Transcribe exactly the lines from the first line of the records through the line containing "Honor 400 Lite - 3Mk Lens Protection", and leave out every picture.

########

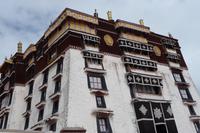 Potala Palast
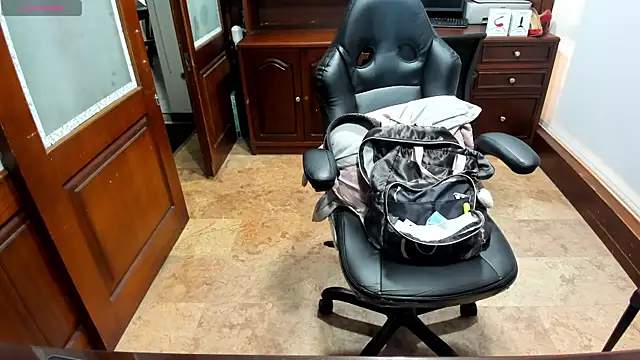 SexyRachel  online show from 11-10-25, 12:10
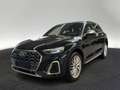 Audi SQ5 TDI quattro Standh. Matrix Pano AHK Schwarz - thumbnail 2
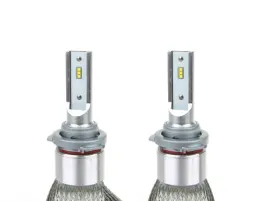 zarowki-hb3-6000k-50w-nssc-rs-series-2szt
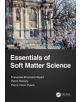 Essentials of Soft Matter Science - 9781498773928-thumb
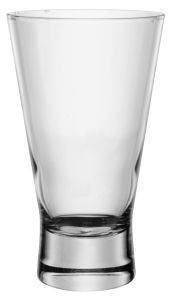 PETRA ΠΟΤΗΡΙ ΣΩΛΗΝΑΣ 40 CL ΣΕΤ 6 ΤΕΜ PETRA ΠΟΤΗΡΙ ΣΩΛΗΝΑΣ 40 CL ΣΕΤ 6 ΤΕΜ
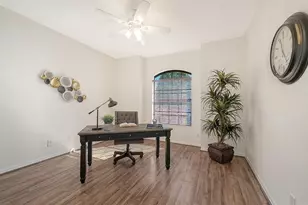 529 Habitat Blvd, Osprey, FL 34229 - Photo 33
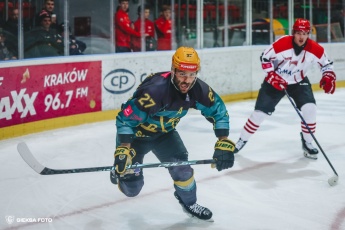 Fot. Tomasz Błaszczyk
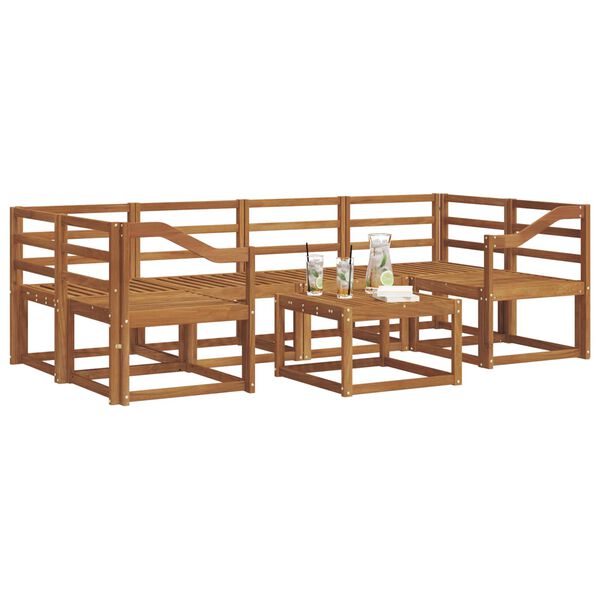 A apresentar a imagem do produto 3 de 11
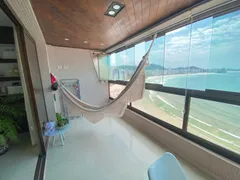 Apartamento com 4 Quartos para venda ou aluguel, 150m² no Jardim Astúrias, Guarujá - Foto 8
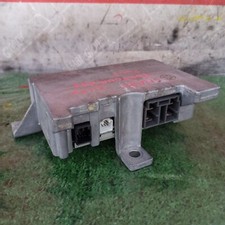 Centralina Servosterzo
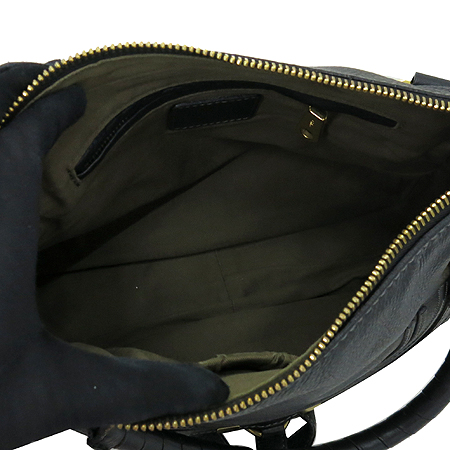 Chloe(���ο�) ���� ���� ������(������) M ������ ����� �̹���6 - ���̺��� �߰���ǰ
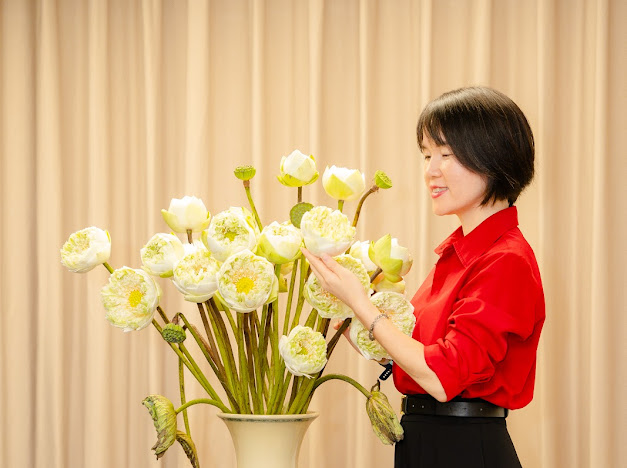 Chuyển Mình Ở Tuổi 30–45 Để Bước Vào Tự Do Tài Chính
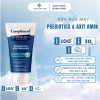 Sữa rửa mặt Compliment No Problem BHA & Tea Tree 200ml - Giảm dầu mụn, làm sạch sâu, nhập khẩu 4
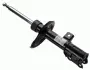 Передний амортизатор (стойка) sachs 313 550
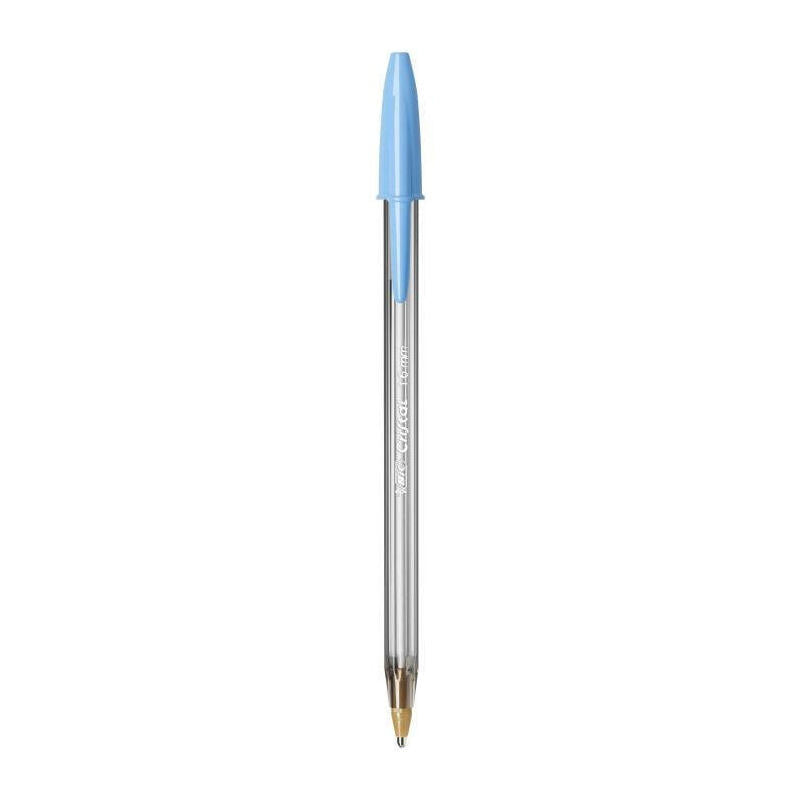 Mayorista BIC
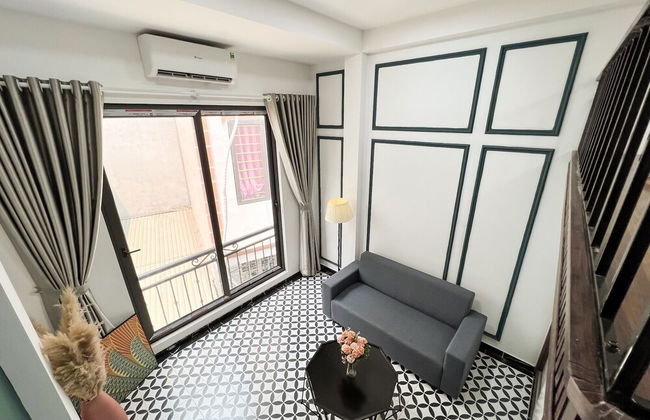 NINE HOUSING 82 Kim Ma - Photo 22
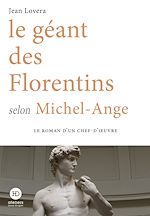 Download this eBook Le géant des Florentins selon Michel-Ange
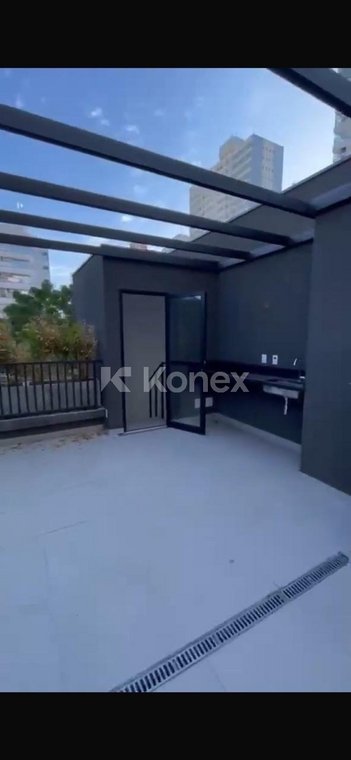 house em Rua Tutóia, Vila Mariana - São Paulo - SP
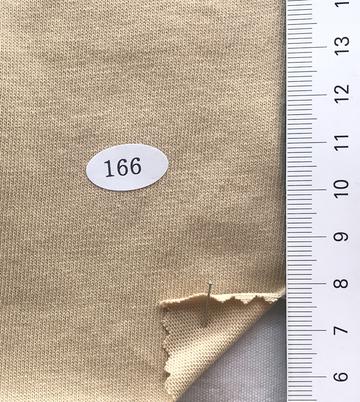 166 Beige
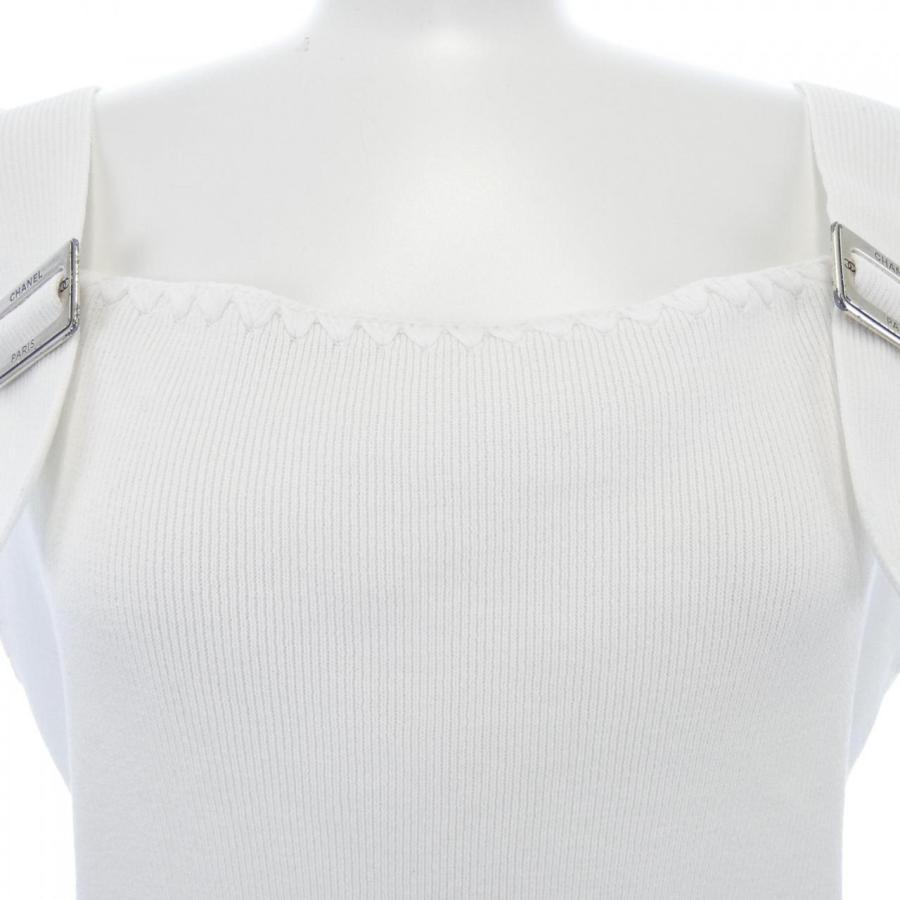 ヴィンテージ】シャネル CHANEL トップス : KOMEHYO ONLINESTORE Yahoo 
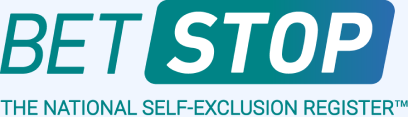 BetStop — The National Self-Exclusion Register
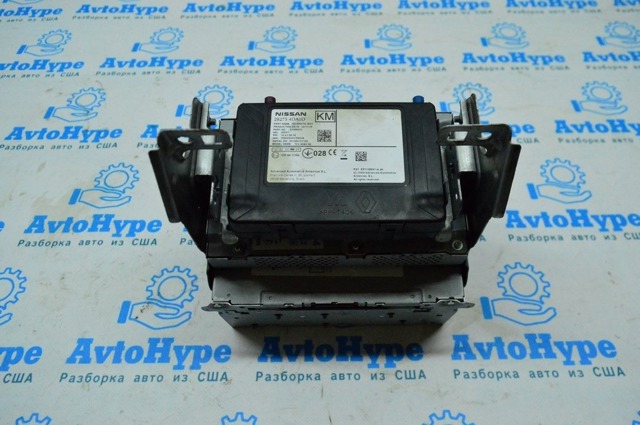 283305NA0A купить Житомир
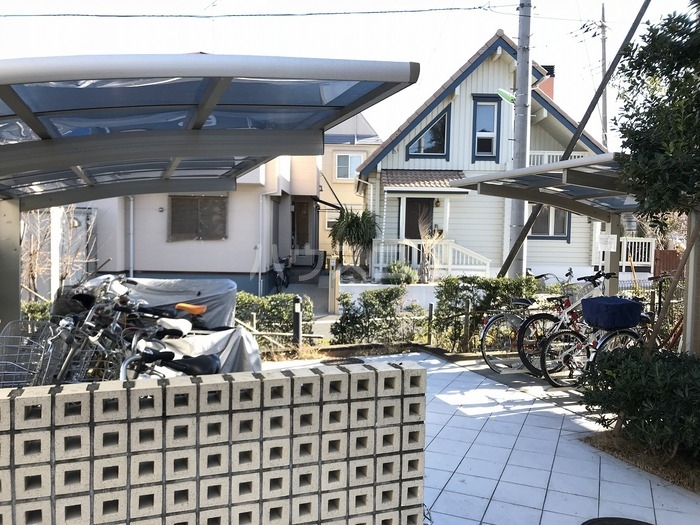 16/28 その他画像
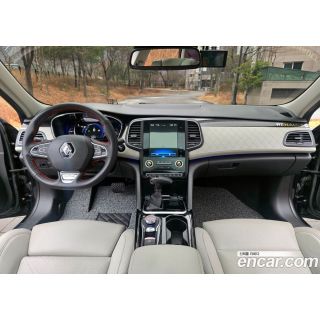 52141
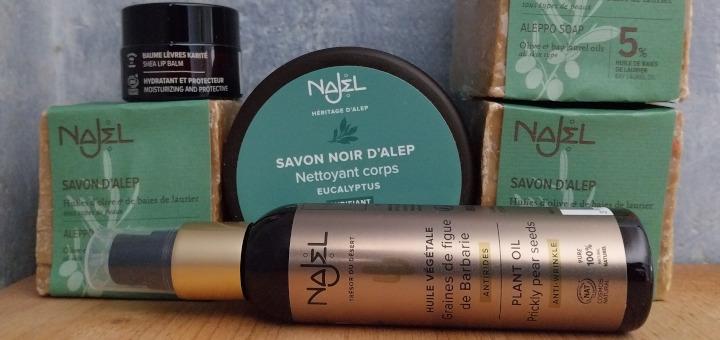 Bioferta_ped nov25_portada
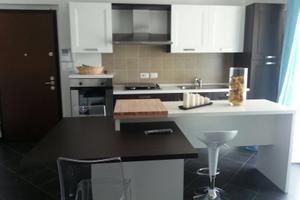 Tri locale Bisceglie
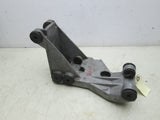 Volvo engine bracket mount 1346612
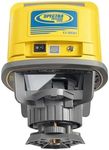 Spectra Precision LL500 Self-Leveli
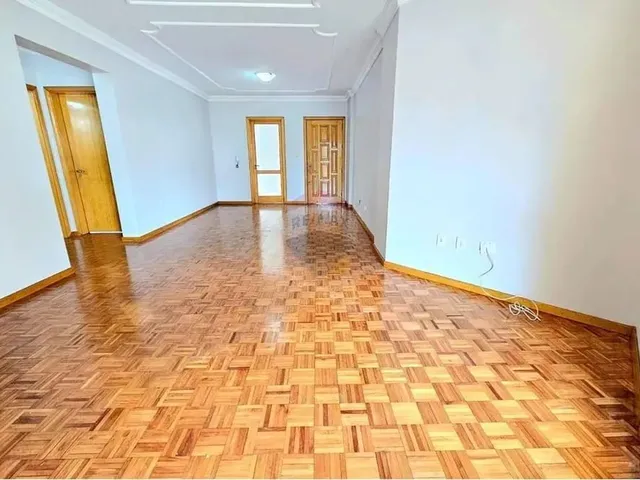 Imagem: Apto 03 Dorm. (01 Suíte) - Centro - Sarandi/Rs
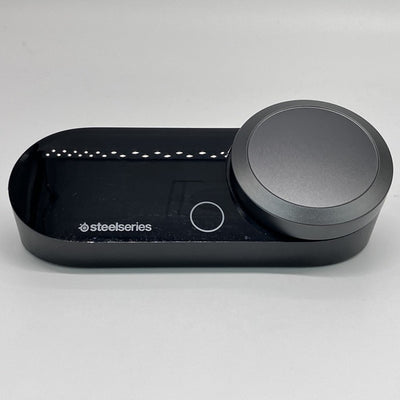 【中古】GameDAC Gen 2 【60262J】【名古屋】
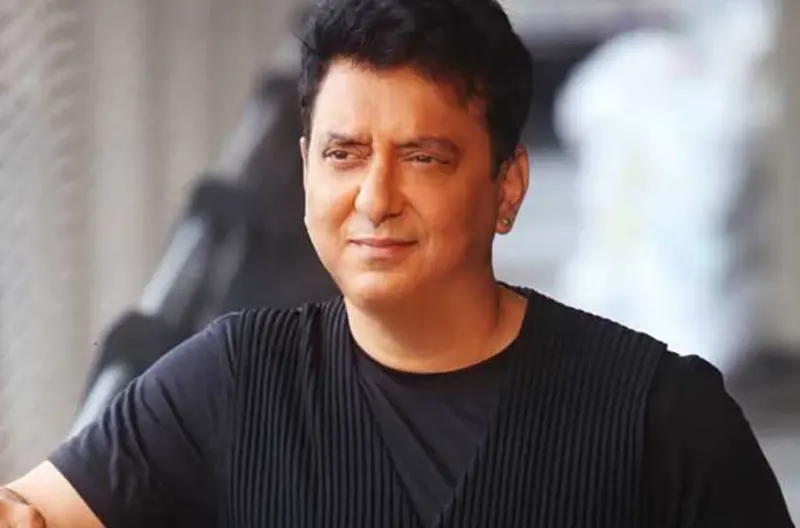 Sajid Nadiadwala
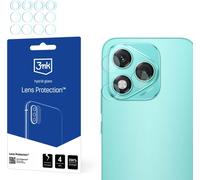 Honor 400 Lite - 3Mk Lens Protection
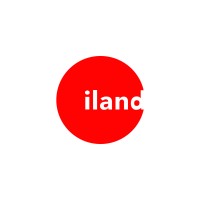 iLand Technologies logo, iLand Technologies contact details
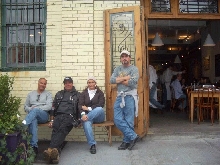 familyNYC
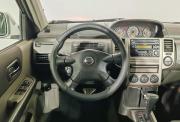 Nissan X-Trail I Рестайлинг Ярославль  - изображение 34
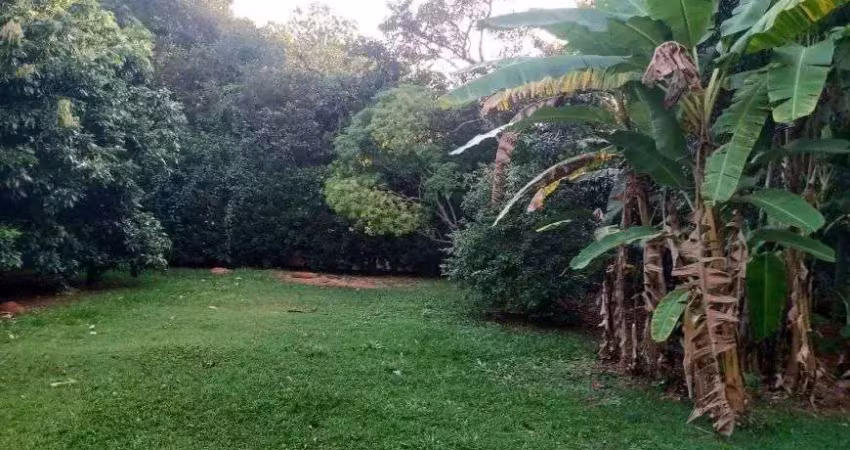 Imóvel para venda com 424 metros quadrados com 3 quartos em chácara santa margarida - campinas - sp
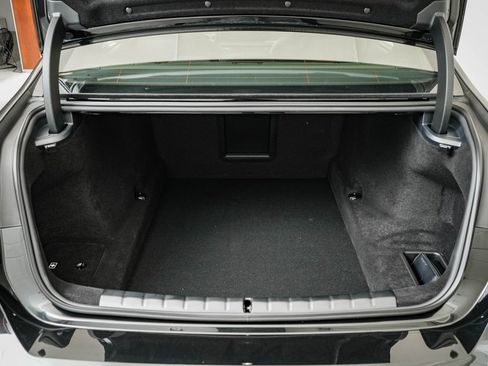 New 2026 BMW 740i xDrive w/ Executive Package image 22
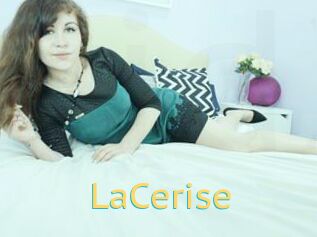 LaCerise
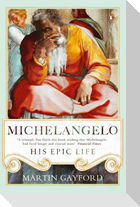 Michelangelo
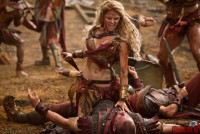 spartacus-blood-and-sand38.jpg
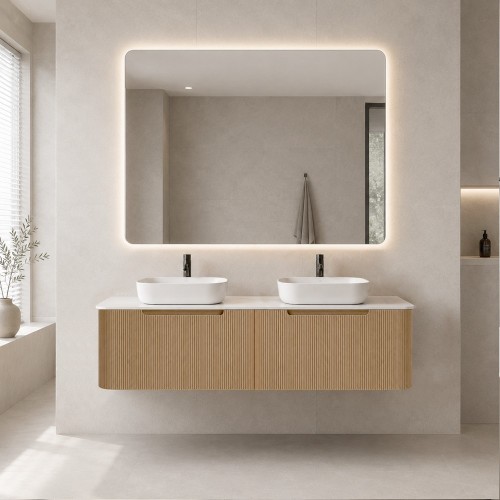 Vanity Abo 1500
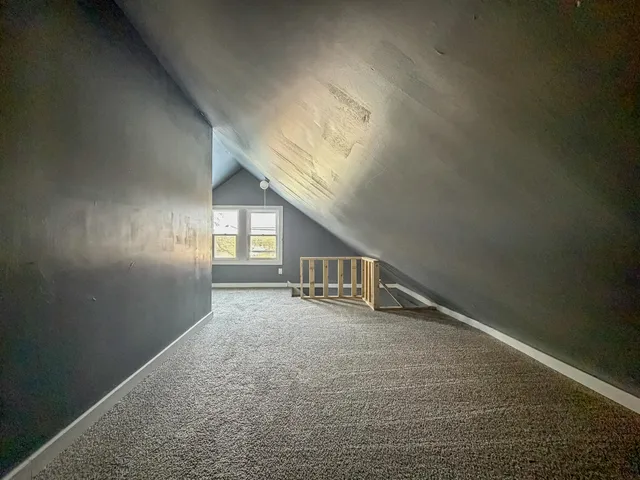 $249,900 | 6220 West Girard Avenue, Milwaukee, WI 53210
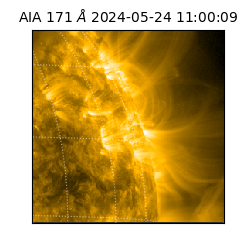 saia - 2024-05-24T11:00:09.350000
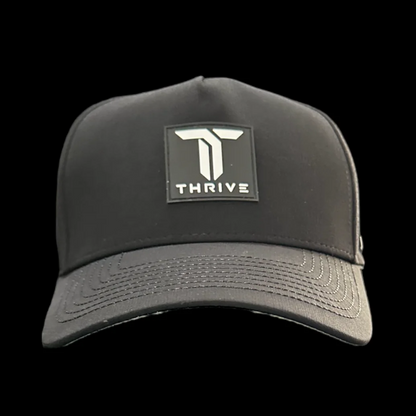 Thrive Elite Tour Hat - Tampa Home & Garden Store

########

→ **Reply**:
 Potala Palast
 SexyRachel  online show from 11-10-25, 12:10
 Audi SQ5 TDI quattro Standh. Matrix Pano AHK Schwarz - thumbnail 2
 zarowki-hb3-6000k-50w-nssc-rs-series-2szt
 Essentials of Soft Matter Science - 9781498773928-thumb
 PETRA ΠΟΤΗΡΙ ΣΩΛΗΝΑΣ 40 CL ΣΕΤ 6 ΤΕΜ PETRA ΠΟΤΗΡΙ ΣΩΛΗΝΑΣ 40 CL ΣΕΤ 6 ΤΕΜ
 529 Habitat Blvd, Osprey, FL 34229 - Photo 33
 Fot. Tomasz Błaszczyk
 A apresentar a imagem do produto 3 de 11
 Apartamento com 4 Quartos para venda ou aluguel, 150m² no Jardim Astúrias, Guarujá - Foto 8
 Centralina Servosterzo
 Chloe(���ο�) ���� ���� ������(������) M ������ ����� �̹���6 - ���̺��� �߰���ǰ
 Chuyển Mình Ở Tuổi 30–45 Để Bước Vào Tự Do Tài Chính
 Sữa rửa mặt Compliment No Problem BHA & Tea Tree 200ml - Giảm dầu mụn, làm sạch sâu, nhập khẩu 4
 Передний амортизатор (стойка) sachs 313 550
 Mayorista BIC
 NINE HOUSING 82 Kim Ma - Photo 22
 Download this eBook Le géant des Florentins selon Michel-Ange
 house em Rua Tutóia, Vila Mariana - São Paulo - SP
 166 Beige
 ヴィンテージ】シャネル CHANEL トップス : KOMEHYO ONLINESTORE Yahoo 
 BetStop — The National Self-Exclusion Register
 283305NA0A купить Житомир
 16/28 その他画像
 52141
 Bioferta_ped nov25_portada
 Tri locale Bisceglie
 Volvo engine bracket mount 1346612
 Spectra Precision LL500 Self-Leveli
 Imagem: Apto 03 Dorm. (01 Suíte) - Centro - Sarandi/Rs
 【中古】GameDAC Gen 2 【60262J】【名古屋】
 Sajid Nadiadwala
 Honor 400 Lite - 3Mk Lens Protection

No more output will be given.